American Express argues that Clifton's failure to file a sworn denial as required under Rule 185 (5) precludes his standing to object to American Express's sworn account claim. Texas case law, however, is clear that when the plaintiff does not file a sufficient Rule 185 affidavit to establish its account, the defendant has no obligation to file a sworn denial. See Enernational Corp., 705 S.W.2d at 750. In such cases, the defendant's "general denial is sufficient to controvert the [plaintiff's] case." Id.; see Panditi, 180 S.W.3d at 927.

Because American Express's petition and affidavit are deficient, they do not constitute prima facie evidence of Clifton's alleged debt. Thus, we must determine if the record otherwise contains legally sufficient evidence entitling American Express to the default judgment. The test for legal sufficiency is "whether the evidence at trial would enable reasonable and fair-minded people to reach the verdict under review." City of Keller v. Wilson, 168 S.W.3d 802, 827 (Tex. 2005).

In this case, Clifton filed a general denial, which was sufficient to controvert American Express's case, but Clifton did not appear at trial. See Enernational Corp., 705 S.W.2d at 750. Thus, the judgment in favor of American Express was a post-answer default judgment. See Stoner v.
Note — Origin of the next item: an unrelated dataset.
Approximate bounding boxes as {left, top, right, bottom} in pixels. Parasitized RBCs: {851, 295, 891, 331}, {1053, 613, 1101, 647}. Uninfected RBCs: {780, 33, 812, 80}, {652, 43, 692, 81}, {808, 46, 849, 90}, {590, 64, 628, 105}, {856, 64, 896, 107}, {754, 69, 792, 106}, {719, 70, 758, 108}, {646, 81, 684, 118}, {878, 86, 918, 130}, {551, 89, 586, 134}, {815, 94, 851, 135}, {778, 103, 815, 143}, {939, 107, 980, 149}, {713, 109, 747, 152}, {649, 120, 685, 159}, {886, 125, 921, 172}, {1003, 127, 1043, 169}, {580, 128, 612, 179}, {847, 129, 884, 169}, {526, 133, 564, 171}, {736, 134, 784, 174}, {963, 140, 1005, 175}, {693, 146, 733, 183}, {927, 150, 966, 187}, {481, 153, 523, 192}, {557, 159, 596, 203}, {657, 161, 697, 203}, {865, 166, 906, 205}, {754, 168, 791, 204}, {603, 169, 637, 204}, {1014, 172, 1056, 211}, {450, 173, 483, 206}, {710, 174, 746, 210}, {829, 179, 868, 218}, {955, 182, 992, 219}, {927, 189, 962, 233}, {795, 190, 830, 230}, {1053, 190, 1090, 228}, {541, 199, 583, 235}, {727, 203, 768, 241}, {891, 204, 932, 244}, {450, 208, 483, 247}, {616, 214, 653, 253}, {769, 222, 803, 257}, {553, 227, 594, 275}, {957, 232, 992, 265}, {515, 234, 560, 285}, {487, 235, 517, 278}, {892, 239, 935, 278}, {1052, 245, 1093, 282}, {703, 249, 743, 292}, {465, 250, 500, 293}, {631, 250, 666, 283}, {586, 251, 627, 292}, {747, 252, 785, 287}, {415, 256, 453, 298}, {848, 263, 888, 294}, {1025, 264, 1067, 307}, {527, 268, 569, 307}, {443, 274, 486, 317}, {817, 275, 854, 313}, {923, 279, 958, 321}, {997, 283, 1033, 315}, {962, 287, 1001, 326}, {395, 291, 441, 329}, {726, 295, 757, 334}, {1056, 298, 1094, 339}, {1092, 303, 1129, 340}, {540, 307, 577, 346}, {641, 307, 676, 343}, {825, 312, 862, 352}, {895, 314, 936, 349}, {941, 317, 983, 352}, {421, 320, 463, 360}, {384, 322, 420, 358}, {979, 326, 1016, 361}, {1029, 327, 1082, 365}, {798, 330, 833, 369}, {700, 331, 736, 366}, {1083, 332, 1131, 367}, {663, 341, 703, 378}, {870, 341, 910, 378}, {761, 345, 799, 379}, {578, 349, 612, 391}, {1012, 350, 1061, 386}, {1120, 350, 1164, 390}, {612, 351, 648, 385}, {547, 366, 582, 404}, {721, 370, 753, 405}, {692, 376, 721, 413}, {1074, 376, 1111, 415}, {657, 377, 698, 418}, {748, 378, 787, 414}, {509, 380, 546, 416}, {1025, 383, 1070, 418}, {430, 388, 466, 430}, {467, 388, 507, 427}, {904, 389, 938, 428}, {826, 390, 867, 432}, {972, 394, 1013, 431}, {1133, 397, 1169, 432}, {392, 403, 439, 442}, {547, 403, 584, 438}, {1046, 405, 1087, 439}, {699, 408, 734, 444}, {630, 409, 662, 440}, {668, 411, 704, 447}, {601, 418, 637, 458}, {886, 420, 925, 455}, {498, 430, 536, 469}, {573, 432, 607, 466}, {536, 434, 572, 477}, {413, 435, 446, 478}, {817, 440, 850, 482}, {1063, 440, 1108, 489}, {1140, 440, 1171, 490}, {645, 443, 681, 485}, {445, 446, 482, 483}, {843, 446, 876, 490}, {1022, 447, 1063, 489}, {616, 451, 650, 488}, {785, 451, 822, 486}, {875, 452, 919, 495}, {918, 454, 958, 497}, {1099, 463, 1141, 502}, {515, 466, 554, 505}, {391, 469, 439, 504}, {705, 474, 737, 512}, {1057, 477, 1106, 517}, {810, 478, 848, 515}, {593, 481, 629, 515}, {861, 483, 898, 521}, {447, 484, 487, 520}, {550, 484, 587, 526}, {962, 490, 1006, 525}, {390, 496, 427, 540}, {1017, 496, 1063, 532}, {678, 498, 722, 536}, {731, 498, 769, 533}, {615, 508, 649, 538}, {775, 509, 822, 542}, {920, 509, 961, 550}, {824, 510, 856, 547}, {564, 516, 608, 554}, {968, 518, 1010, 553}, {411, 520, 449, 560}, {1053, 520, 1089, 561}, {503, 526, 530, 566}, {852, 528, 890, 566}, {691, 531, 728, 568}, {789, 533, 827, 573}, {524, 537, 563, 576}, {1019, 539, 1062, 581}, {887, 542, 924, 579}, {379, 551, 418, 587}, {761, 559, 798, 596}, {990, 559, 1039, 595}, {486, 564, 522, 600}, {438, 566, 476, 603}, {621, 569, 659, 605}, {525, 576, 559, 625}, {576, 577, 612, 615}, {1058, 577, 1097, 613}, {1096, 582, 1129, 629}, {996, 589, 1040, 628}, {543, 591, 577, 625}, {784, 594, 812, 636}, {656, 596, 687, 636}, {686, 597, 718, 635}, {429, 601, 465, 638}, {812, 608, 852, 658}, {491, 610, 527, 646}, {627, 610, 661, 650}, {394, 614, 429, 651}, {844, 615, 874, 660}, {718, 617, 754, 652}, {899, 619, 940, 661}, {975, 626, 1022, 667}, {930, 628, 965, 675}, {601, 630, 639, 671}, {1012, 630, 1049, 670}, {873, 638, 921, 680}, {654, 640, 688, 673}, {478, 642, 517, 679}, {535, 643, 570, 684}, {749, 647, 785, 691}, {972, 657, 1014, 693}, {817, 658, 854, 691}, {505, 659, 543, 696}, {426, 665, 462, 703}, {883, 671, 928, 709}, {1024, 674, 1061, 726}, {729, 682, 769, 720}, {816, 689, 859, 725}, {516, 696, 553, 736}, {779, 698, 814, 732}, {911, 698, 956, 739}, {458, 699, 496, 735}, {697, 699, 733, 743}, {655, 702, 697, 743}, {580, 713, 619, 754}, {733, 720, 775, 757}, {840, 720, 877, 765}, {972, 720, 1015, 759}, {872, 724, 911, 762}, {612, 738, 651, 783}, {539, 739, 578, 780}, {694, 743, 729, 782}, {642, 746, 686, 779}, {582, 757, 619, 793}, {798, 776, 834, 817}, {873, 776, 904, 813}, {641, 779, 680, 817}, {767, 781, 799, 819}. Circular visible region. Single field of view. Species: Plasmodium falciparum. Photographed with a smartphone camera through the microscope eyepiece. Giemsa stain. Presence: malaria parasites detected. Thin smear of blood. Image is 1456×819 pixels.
Thompson, 578 S.W.2d 679, 682 (Tex. 1979).

When seeking a post-answer default judgment, a plaintiff may prevail only if it offers evidence and proves its entire case, including liability and damages. See id.; Armstrong v. Benavides, 180 S.W.3d 359, 362 (Tex. App.-Dallas 2005, no pet.). The trial court cannot enter judgment on the pleadings. Stoner, 578 S.W.2d at 682. A defendant who has filed an answer with the trial court does not abandon that answer or confess any issues simply because he fails to pursue the remainder of the trial. See id.; Mays v. Pierce, 203 S.W.3d 564, 571 n.11 (Tex. App.-Houston [14th Dist.] 2006, pet. denied).

The only evidence that American Express offered at trial was testimony on attorney's fees. American Express offered no witnesses and no exhibits to prove liability or damages. In the absence of evidence on liability and damages, the evidence is legally insufficient to support the trial court's judgment. See City of Keller, 168 S.W.3d at 827 (The evidence must be sufficient to allow "reasonable and fair-minded people to reach the verdict under review.").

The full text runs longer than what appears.